К разбору русской лжи добавим наблюдение Абдусалама Абдулкеримовича Гусейнова[88]. Неправда у русских возведена в принцип. «Красно поле рожью, а речь ложью». «Российские коллеги имеют совершенно странную привычку обманывать без нужды, без видимой пользы для себя». «Что это за феномен бескорыстного обмана? […] Зачем обманывать там, где можно этого не делать?». «Обман – и именно обман как бы на пустом месте, без давления обстоятельств, без желания извлечь особую пользу, обман из-за любви к искусству, словом, просто обман – вошел в наши нравы, стал своего рода неписаной нормой». Мы подчеркнули бы сейчас, читая Кюстина, словá «из любви к искусству» и далее «в наших культурных генах». Любовь к мифу срывает попытки гласности, люди предпочитают видеть за явлением его скрытые или скрываемые формы. Общее настроение нашего мира таково, что правда понимается в принципе как утаенная. Кюстин в разделе о поэзии Письма четырнадцатого почти что называет причину того, почему всё-таки русский народ не «обречен чахнуть при режиме гласности» (232). Всякое открытое сообщение о событиях будет сорвано привычкой видеть глубже, за правдой факта – скрытую.

Сходное сопротивление рациональности Кюстин видит в том, как петербургскому простонародью «удалось придать неповторимый и живописный облик город[у], построенн[ому] людьми, что были начисто лишены воображения» (I, 232 сл.).





Европейские инженеры прибыли сюда учить московитов, как им возвести и отделать столицу, достойную восхищения Европы, а те, привыкнув к военному послушанию, подчинились власти приказа. Петр Великий построил Петербург не так ради русских, как, в гораздо большей мере, против шведов; однако естество народа нашло себе выход, невзирая на почтение к прихотям повелителя и недоверие к самому себе; именно эта непроизвольная непокорность и наложила на Россию печать неповторимости; изначальный характер ее жителей оказался неистребим; это торжество врожденных свойств над дурно направленным воспитанием – зрелище любопытное для всякого путешественника, способного его оценить (I, 233).

4. Ревизор

Уже была названа главная тема нашей попытки философского разбора ближайших реалий государства, а именно идеальный императив как единственный возможный принцип права по Канту и по нашему убеждению. Введем теперь главное действующее лицо книги. Оно у нас уже появлялось и при разборе других тем в наших лекционных курсах. Мы называли его по-разному: наблюдатель, взгляд, вид, зритель, глаза. В сложном узле, о котором мы говорили, вспоминая между прочим о психосоциологии американских негритянских низов, и о котором Кюстин говорит, что «народ лукав, словно раб, что утешается, посмеиваясь про себя над своим ярмом», надо спросить: тот, кто смотрит таким насмешливым образом со стороны на свое рабство – он тоже раб? Так можно было бы подумать. Ничто не мешает однако говорить, что если раб смеется над своими цепями, то он свободен, как пленный Пьер Безухов, который рассмеялся, когда французский часовой не разрешил ему отдалиться от балагана с остальными военнопленными.

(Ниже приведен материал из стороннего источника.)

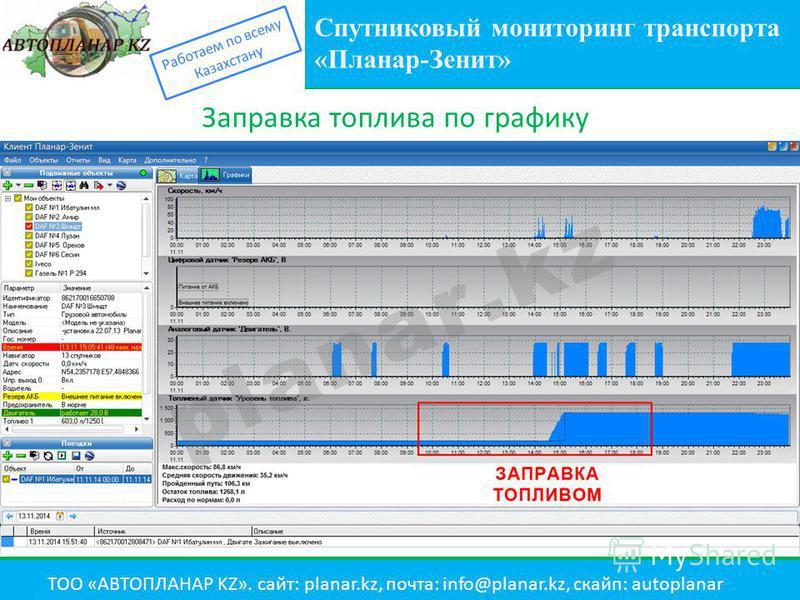 Спутниковый мониторинг транспорта «Планар-Зенит» ТОО «АВТОПЛАНАР KZ». сайт: planar.kz, почта: info@planar.kz, скайп: autoplanar Работаем по всему Казахстану Заправка топлива по графику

– Не пустил меня солдат. Поймали меня, заперли меня. В плену держат меня. Кого меня? Меня? Меня – мою бессмертную душу […] смеялся он […][89].

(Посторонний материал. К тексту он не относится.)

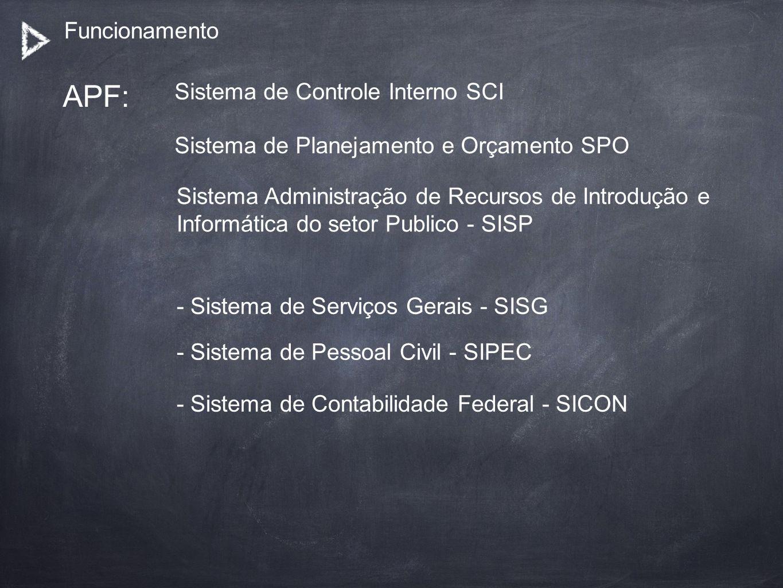 APF: Funcionamento Sistema de Controle Interno SCI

Смеясь, он оставался пленным, но в каком-то смысле, мы чувствуем, тот, кто смотрит на себя, другой, чем тот, на кого он смотрит.

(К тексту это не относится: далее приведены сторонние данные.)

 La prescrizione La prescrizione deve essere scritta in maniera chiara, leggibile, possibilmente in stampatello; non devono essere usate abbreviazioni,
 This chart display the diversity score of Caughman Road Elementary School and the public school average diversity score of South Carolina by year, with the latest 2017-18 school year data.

В имперском театре середины XIX века (с ним нужно сравнить, здесь тема для серьезной работы, современное телевизионное освещение политики) все играют свои роли перед царем, но и царь играет свою роль первой скрипки и дирижера перед всеми. Прояснить вопросы права поможет введение лица наблюдателя в том исходном смысле, когда нет существенной разницы, наблюдает ли кто нас извне или мы наблюдаем себя сами.

88

А. А. Гусейнов. Язык и совесть, М.: ИФ РАН, 1996 <цитированные места с. 97–100>.

89

Л. Н. Толстой. Война и мир, т. 4, ч. 2, гл. 14.